Memory mapped file and JVM crash

Memory mapped (mmap) file reatly improves performance over traditional RandomAccessFile or FileChannel. However it has quirks and could cause JVM crash. MapDB contains some workarounds to make it more stable.

First bit of theory. Memory mapped files are using native addressing on operating system. That removes address translation, and makes them fast. On 32bit operating system addressing limit (and maximal mmap file size) is 4GB So its not good idea to use mmap files on 32bit operating systems

On 64bit Linux the mmap file uses delayed writes. Modified data are placed into write cache, to be written to disk some time in future. Latter if write fails, Linux kernel sends SIGBUS signal to JVM process, JVM does not have signal handler installed and crashes in result. More details are in this blog post.

MapDB can not fix the JVM crashes, but it tries to minimize conditions when write fails. The mmap file is not enabled by default. Slower but safer RandomAccessFile is default choice.
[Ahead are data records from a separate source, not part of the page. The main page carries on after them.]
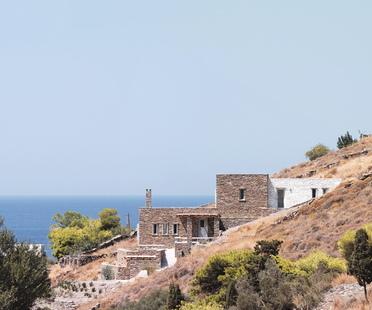 Cometa Architects: Rocksplit, casa sull'isola di Ceo, Cicladi
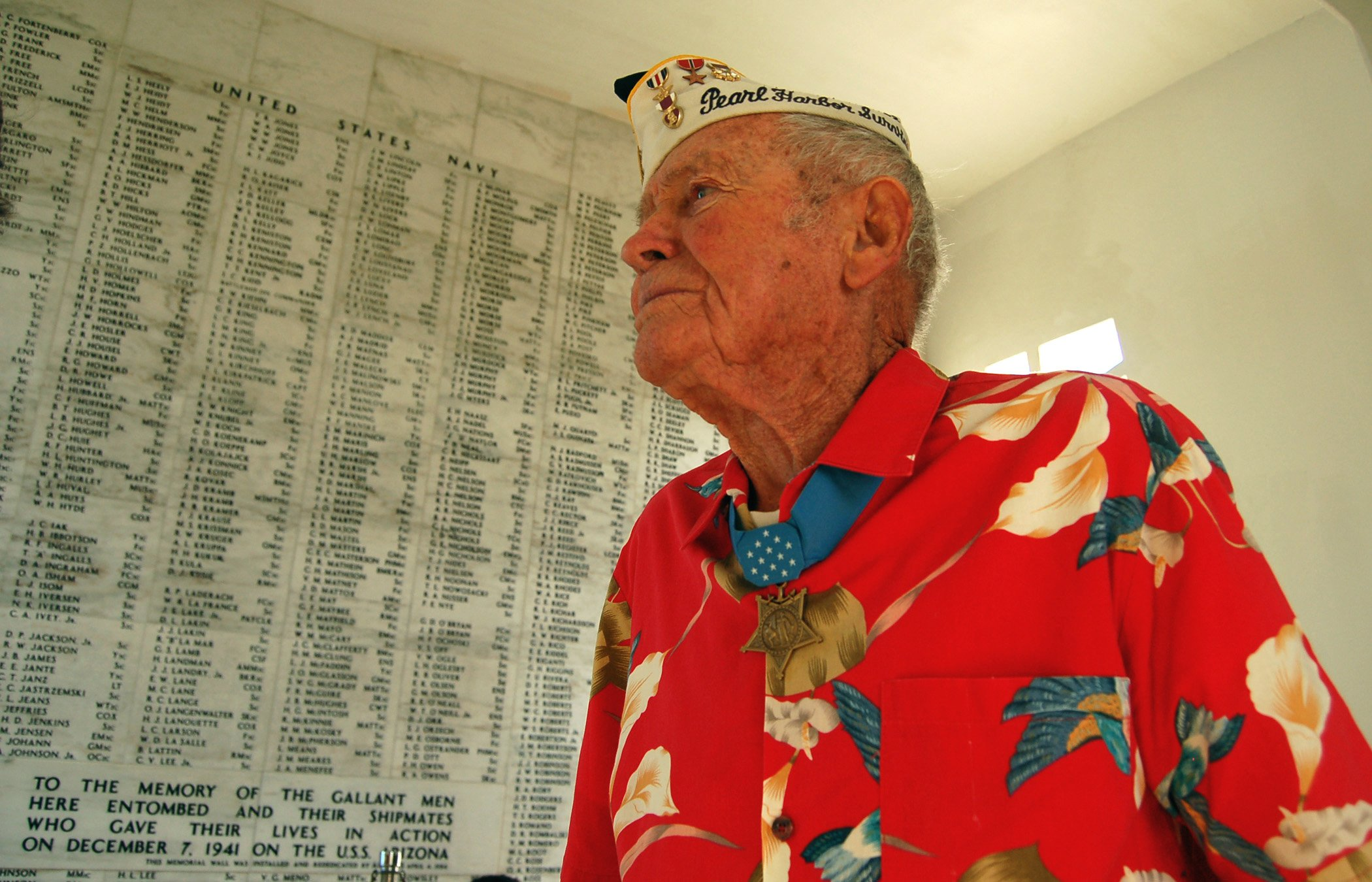 Lt. John Finn (Ret.) pays his respects to the Sailors and Marines killed aboard USS Arizona during the Dec. 7, 1941 attack on Pearl Harbor in 2007. US Navy Photo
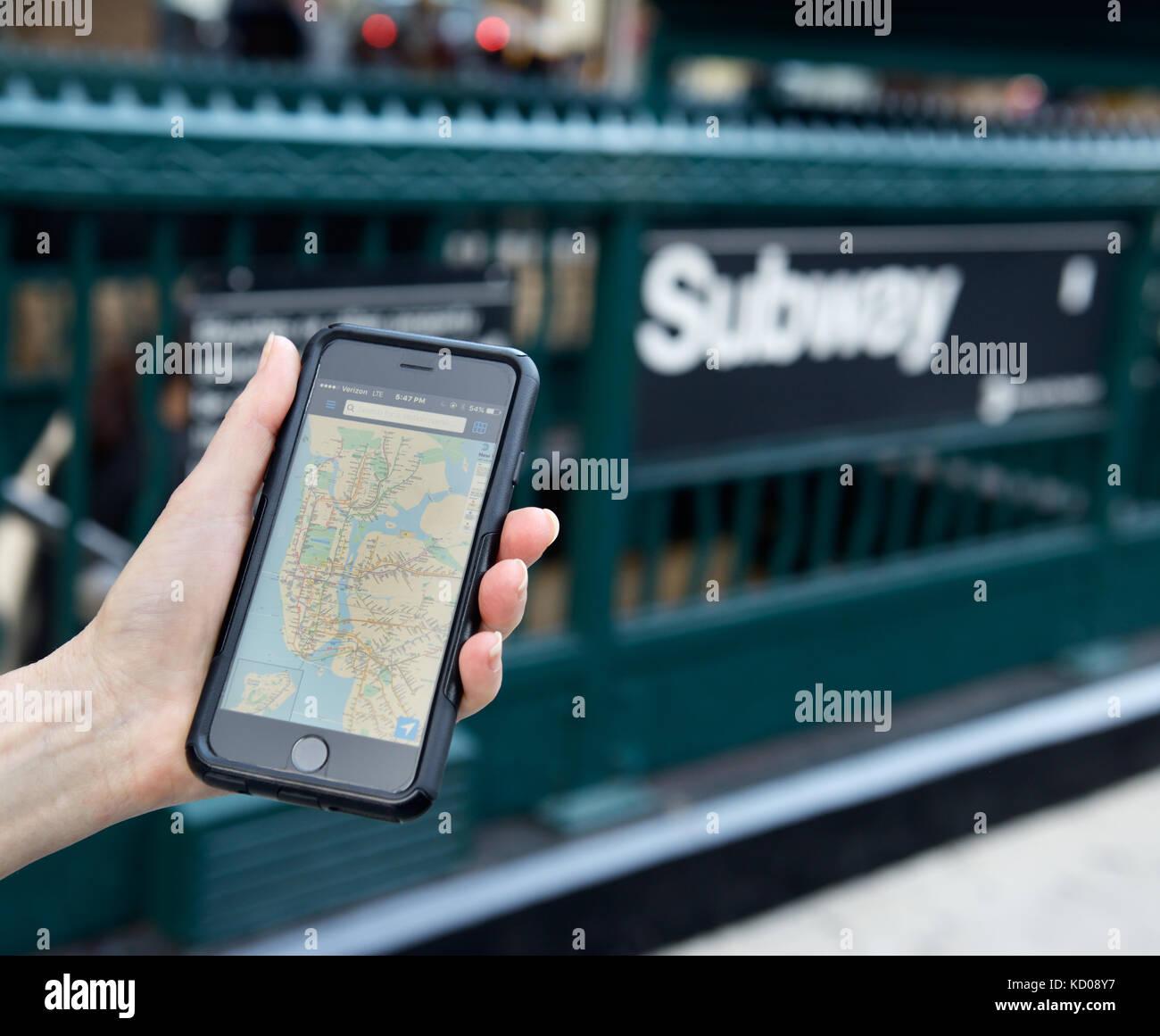 Mappa della metropolitana app applicazione sul telefono cellulare, New York City Immagini Stock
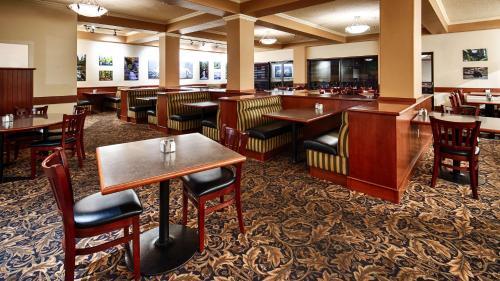 Best Western Plus Barclay Hotel - Port Alberni, BC V9Y 7X8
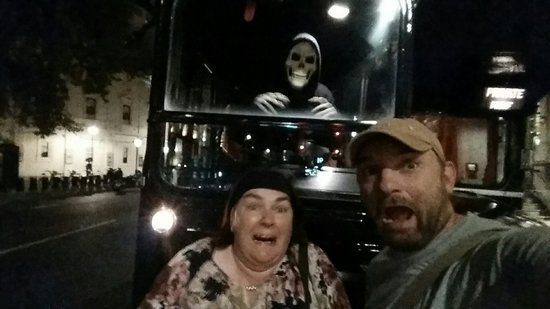 The Ghost Bus Tours - London: 20160829_223252_large.jpg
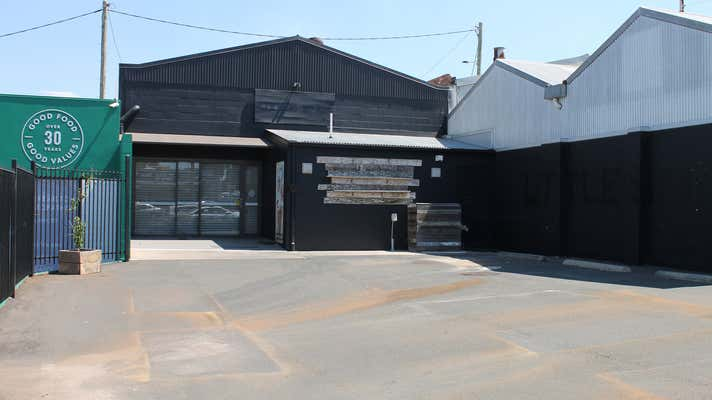 100 Russell Street Toowoomba City QLD 4350 - Image 1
Mmap file can be enabled with fileMmapEnable() option or with fileMmapEnableIfSupported() option which enables mmap file only when operating system supports it (64bit Unix).

Finally here are some workarounds which make mmap bit slower, but safer:

Sparse files and free disk space

Most modern filesystems use sparse files. In short: if you allocate 1GB file, it is filled with zeroes and consumes zero space. Sparse file allocates disk space lazily allocated once data are written. Sparse file presents problem for mmap files in MapDB. JVM crashes if lazy allocation fails, and it always happens if there is no free disk space.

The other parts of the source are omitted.